**TEXT EXCERPT**:

○ ○ ○ ○ ○ ○ ○

However when City government put out a press release on May 16, 2012 listing the guidelines for applying to be part of the Citizen’s Oversight Committee, you made it clear that only people in one or more of the following categories would be considered. 

  1. Owners or managers of a business located in San Leandro.
  2. Members of a City Board or Commission.
  3. Officers of a city homeowners or neighborhood association

Additionally, two (2) seats on the oversight committee are unconditionally reserved for people recommended by The Chamber of Commerce and the Downtown Business Association

Apparently these were the only people the Mayor and the supporters of the current plan considered 1st Class Citizens worthy of applying to oversee the tax revenue that all of us who live and shop in San Leandro have been paying since April of 2011. 

Relegated to 2nd Class Citizens and made ineligible to serve on the Citizen’s Oversight Committee by the guidelines were almost all of us who are home owning or renting wage earners and retirees, without friends in high places. 

While more than 95% of San Leandro residents were being excluded from even applying for the Citizen’s Oversight Committee, massive favoritism was being shown toward the Chamber of Commerce and The Downtown Business Association.

○ ○ ○ ○ ○ ○ ○

**RECORDS**:
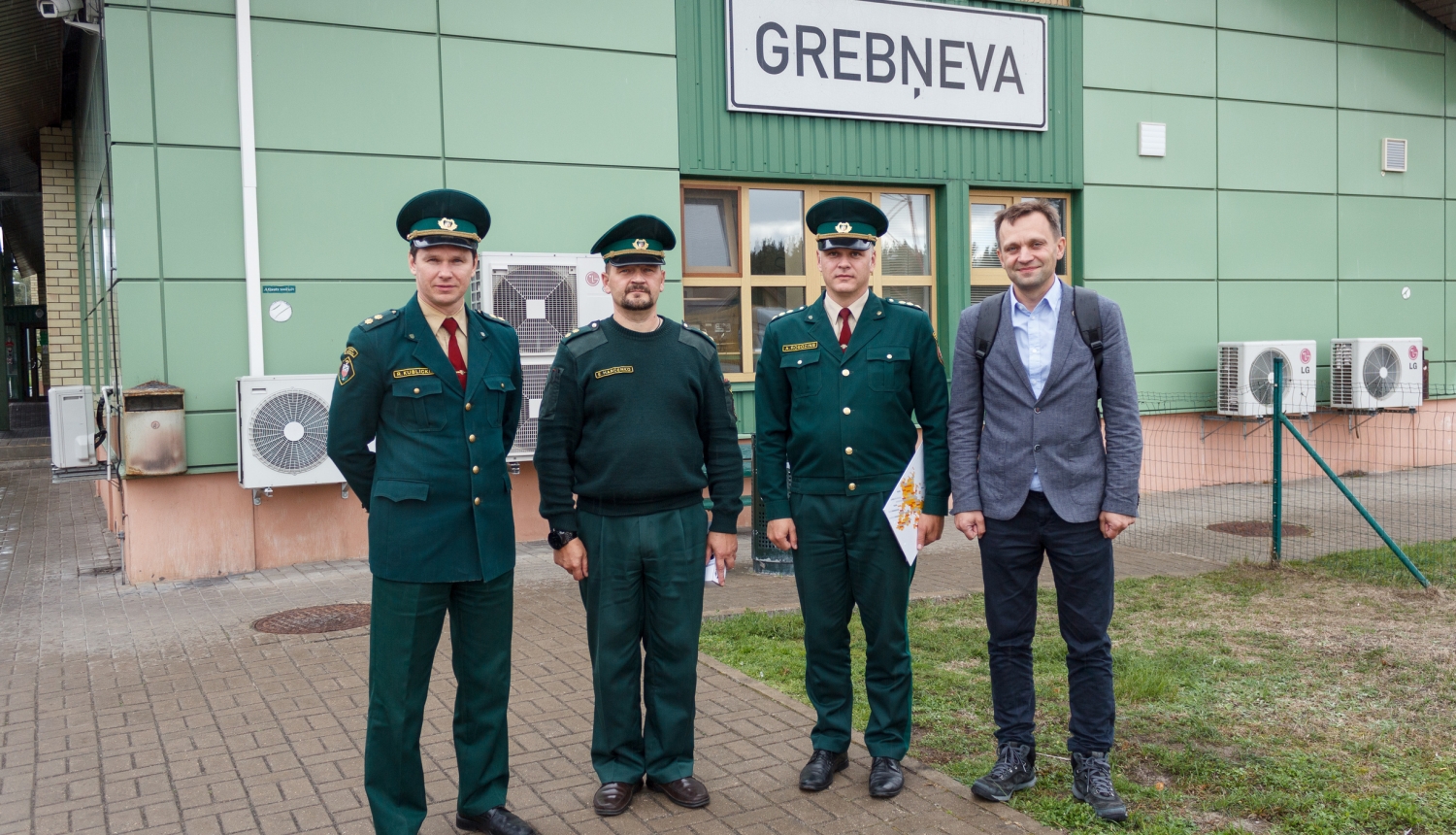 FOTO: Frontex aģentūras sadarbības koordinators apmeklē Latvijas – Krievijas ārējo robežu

○ ○ ○ ○ ○ ○ ○

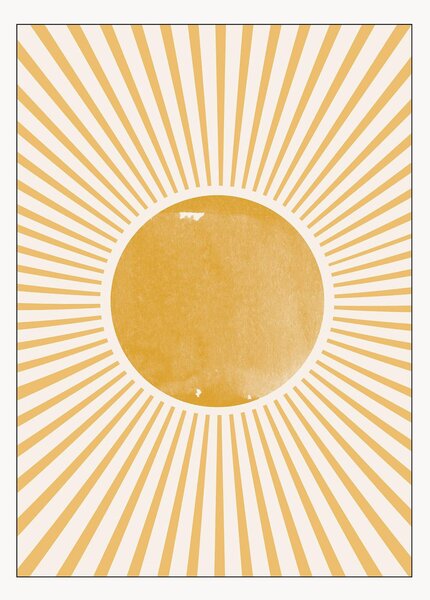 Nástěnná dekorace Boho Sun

○ ○ ○ ○ ○ ○ ○

**PROBLEMS TO WORK ON**:
A. According to the text about San Leandro's Citizen's Oversight Committee, which kinds of people would be considered when applying to serve on the committee? List every category it gives.
B. Carry on the text about San Leandro's Citizen's Oversight Committee, starting right after its last sentence.

**TASK RESULTS**:
A.
- Owners or managers of a business located in San Leandro
- Members of a City Board or Commission
- Officers of a city homeowners or neighborhood association

B.
I have no problem with some limited representation of business interests on citizen oversight committees and I certainly think that officers (and active members) of neighborhood and home owners associations and City Committee people current or past should be considered for the Oversight Committee.  But here in San Leandro we have the mayor and some of the City Council turning over 40% of a Citizen’s Oversight Committee to corporate and business interests before the ink was dry on the press release and then giving them a tremendous advantage in getting the lion’s share of the other 60 %.  The rest of us are getting nothing but an unwanted lesson in Taxation without Representation.

Remember, this is an oversight committee, which will be dealing with the disposition of a tax that is regressive and falls relatively hardest on fixed income and low-income residents.  San Leandro residents in those categories have some of the worst odds of being picked for the oversight committee under the current plan.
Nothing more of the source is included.